## The task
Rewrite the data that begins at the line containing "In your view, does" and stops after the line containing "2731 centimetres", changing "aircraft fuselage" to "aircraft body" and leaving everything else unchanged. Give back only those lines.

## Input rows
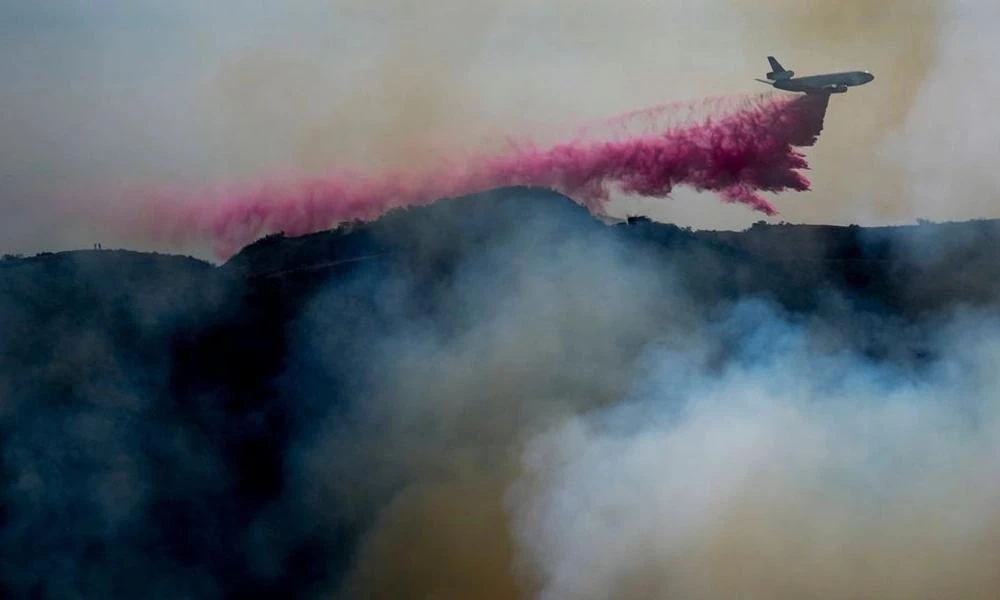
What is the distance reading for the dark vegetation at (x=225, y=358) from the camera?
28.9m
...
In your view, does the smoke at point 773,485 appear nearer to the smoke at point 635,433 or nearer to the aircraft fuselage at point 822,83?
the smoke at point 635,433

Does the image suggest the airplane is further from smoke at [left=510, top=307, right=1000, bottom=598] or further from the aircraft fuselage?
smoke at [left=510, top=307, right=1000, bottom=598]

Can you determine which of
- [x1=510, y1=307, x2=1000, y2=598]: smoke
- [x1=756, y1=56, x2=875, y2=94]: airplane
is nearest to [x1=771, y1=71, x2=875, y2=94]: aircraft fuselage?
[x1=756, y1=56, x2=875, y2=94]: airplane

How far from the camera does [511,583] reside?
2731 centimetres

## Response to this exercise
In your view, does the smoke at point 773,485 appear nearer to the smoke at point 635,433 or nearer to the aircraft body at point 822,83?
the smoke at point 635,433

Does the image suggest the airplane is further from smoke at [left=510, top=307, right=1000, bottom=598] or further from the aircraft body?
smoke at [left=510, top=307, right=1000, bottom=598]

Can you determine which of
- [x1=510, y1=307, x2=1000, y2=598]: smoke
- [x1=756, y1=56, x2=875, y2=94]: airplane
is nearest to [x1=771, y1=71, x2=875, y2=94]: aircraft body?
[x1=756, y1=56, x2=875, y2=94]: airplane

How far from the camera does [511,583] reside?
2731 centimetres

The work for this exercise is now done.